Configuring Remote Access VPN for an FDM-Managed Device

CDO provides an intuitive user interface for configuring a new Remote Access Virtual Private Network (RA VPN). It also allows you to quickly and easily configure RA VPN connection for multiple FDM-managed devices that are on board in CDO. AnyConnect is the only client that is supported on endpoint devices for an RA VPN connectivity to FDM-managed devices.

When the AnyConnect client negotiates an SSL VPN connection with the FDM-managed device, it connects using Transport Layer Security (TLS) or Datagram Transport Layer Security (DTLS). DTLS avoids latency and bandwidth problems associated with some SSL connections and improves the performance of real-time applications that are sensitive to packet delays. The client and the FDM-managed device negotiate the TLS/DTLS version to use.
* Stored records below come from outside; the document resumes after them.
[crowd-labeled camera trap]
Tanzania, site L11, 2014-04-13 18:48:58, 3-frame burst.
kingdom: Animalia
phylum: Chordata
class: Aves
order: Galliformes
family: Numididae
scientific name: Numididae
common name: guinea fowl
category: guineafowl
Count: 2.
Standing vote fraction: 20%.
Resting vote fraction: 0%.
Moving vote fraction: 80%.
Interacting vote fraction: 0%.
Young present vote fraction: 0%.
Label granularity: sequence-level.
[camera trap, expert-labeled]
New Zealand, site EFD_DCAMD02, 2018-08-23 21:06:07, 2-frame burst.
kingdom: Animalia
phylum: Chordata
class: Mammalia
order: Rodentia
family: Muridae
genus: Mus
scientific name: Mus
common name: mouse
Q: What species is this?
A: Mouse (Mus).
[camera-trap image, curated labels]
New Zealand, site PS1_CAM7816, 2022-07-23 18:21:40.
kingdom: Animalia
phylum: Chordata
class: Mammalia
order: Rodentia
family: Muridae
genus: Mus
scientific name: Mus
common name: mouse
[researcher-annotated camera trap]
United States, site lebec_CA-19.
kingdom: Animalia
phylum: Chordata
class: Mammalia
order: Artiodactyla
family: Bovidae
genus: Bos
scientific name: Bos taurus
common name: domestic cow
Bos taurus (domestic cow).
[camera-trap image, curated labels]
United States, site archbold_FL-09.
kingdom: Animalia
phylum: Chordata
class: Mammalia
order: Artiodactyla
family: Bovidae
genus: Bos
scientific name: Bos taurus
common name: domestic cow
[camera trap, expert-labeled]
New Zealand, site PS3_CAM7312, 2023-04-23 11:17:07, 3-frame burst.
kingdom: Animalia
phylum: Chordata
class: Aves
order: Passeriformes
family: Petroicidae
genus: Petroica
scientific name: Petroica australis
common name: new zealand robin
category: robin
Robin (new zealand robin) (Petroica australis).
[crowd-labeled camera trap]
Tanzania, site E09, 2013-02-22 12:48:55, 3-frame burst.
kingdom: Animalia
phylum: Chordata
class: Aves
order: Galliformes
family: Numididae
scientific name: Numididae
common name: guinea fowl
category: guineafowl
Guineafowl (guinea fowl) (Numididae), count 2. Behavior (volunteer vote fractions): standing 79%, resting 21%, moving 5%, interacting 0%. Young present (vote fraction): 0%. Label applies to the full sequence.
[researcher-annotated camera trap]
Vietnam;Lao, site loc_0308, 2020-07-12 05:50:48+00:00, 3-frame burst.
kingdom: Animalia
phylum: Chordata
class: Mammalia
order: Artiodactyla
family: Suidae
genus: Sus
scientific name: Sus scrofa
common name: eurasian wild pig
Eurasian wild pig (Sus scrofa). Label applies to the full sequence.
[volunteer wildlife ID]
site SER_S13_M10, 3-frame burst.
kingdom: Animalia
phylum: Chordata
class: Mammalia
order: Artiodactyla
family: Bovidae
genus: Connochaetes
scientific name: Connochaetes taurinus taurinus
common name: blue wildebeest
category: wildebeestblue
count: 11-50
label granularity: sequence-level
DTLS is used if the client supports it.

CDO supports the following aspects of RA VPN functionality on FDM-managed devices:

SSL client-based remote access
IPv4 and IPv6 addressing
Shared RA VPN configuration across multiple FDM-managed devices

Important

If an onboarded FDM-managed device (running on software version 6.7 or later) contains RA VPN configuration with SAML server as the authentication source, CDO doesn't populate the AAA details in the connection profile as it doesn't manage SAML server objects in the current release. Thus you can't manage such RA VPN configuration from CDO. However, CDO reads the RA VPN connection profile and associated trusted CA certificate and SAML server objects.